Жизнь прекрасна!

Владимир Невский

Прозу Владимира Невского можно отнести к бытовым рассказам, которые еще называют «бытовыми зарисовками». Своеобразие его произведений – в легком и доступном языке повествования, где нет заумных философствований, сложных логических доктрин, наоборот – все здесь будто бы просто – от описания событий, протекающих в обстановке обычной действительности.

Оглавление

Бокал с вином и ядом

Самолёт шёл на посадку. Моему взору открылся завораживающий вид: ночь накинула на город вуаль, сквозь которую были видны миллионы разноцветных огней. Уже много лет живу в городе, но никак не могу налюбоваться этим зрелищем. Когда повседневная суета и забота загоняют в тупик, мешая жить и радоваться каждому мгновению, я сажусь у окна с чашкой крепкого кофе и пачкой сигарет и смотрю на ночной город. Проходят минуты, и чувствую я, как уходит снимаемая невидимой рукою боль. Как растёт где-то внутри уверенность в себе и в наступающем дне. Как захватывает тебя неведомое чувство и тянет петь и танцевать, рисовать и писать, или просто задуматься о жизни, анализируя прошедшее и заглядывая на будущее.

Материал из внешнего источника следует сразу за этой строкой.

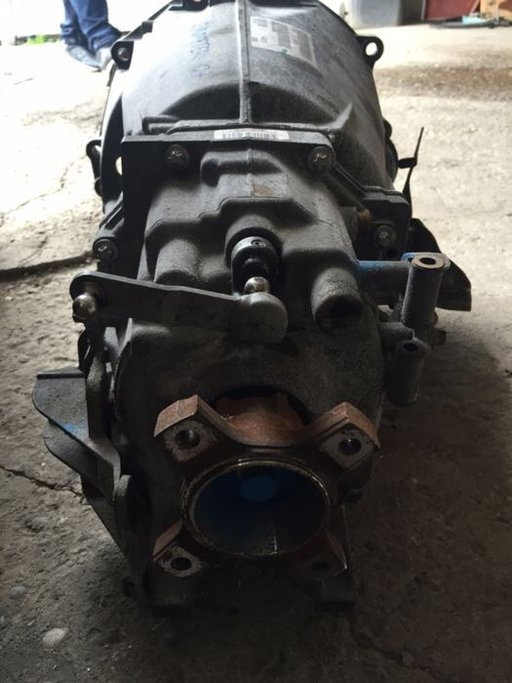 Cutie de viteza vw crafter motor 2.5 tdi in 6 viteze 2007 cod a 2112611601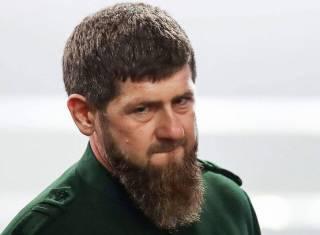 Кадыров в жесткой форме обратился к «коленопреклонному» Порошенко
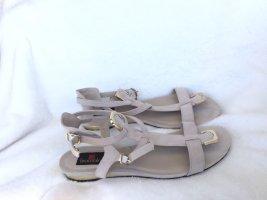 Schöne sandalen mit goldenen akzenten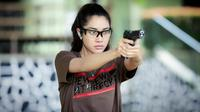Widi Vierratale dan senjata api (Instagram/_widikidiw_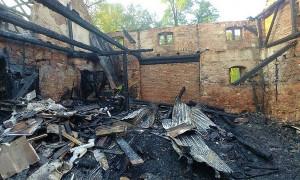 Budynek, w którym mieszkały cztery rodziny spłonął doszczętnie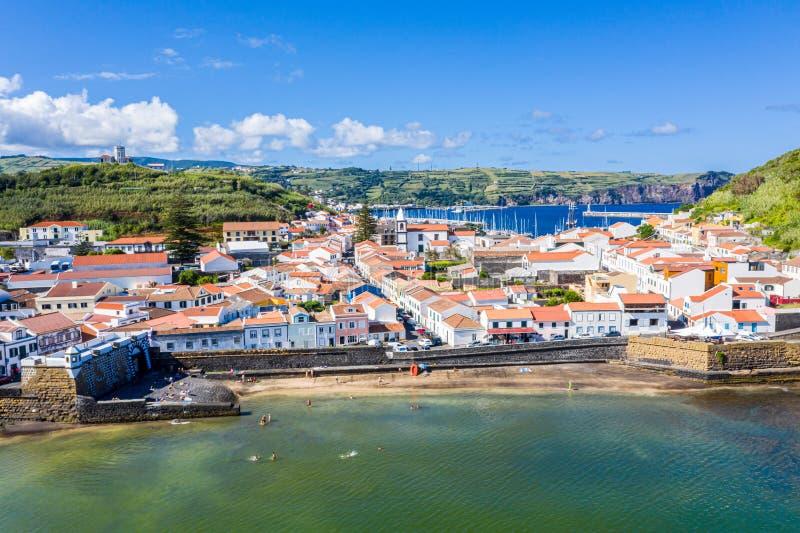 Het idyllische strand Praia en de azuurblauwe baai Baia doen Porto Pim Vestingwerken, muren, poorten, rode daken van historische  stock foto's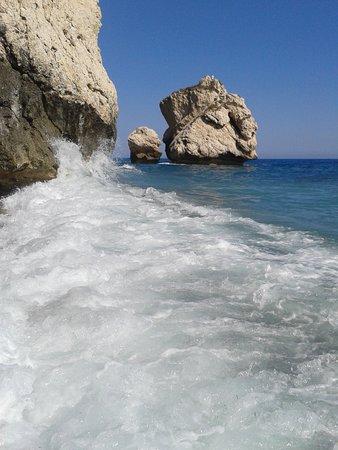 magic sea foam - Picture of Aphrodite's Rock, Kouklia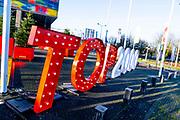 HILVERSUM, 25-12-2020 , Beeld en Geluid<br /> <br /> Leeg Top 2000 Cafe op eerste kerstdag. Het jaarlijkse evenement wordt uitgezonden op Radio 2 van eerste kerstdag tot en met oudjaarsdag vanbuit Beeld en Geluid in Hilversum. Vanwege Corona zijn er dit jaar geen bezoekers in het cafe.<br /> <br /> Op de Foto: Top 2000 Cafe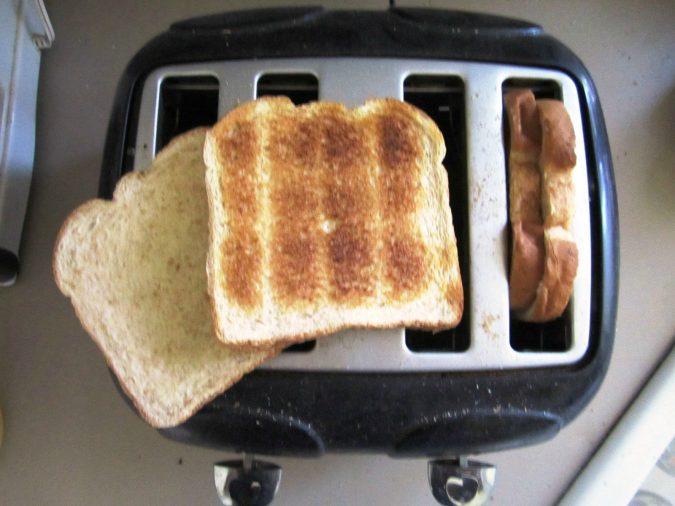 kitchen-gadgets-Toaster-2-675x506 10+ Kitchen Modern Appliances You Must Have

В свои тридцать лет я достиг многого. Я из тех, кого называют «новыми русскими». Престижная работа, «иномарка», квартира, где хватило место антикварной мебели и современной, по последним технологиям, бытовой технике. Большие связи, солидный банковский счёт. Одним словом, полная чаша. Жизнь, а не пародия на неё! Но был бы не полным этот винегрет без неё. Оля, Олечка, Ольга! Что всё это стоит без тебя? Ничего!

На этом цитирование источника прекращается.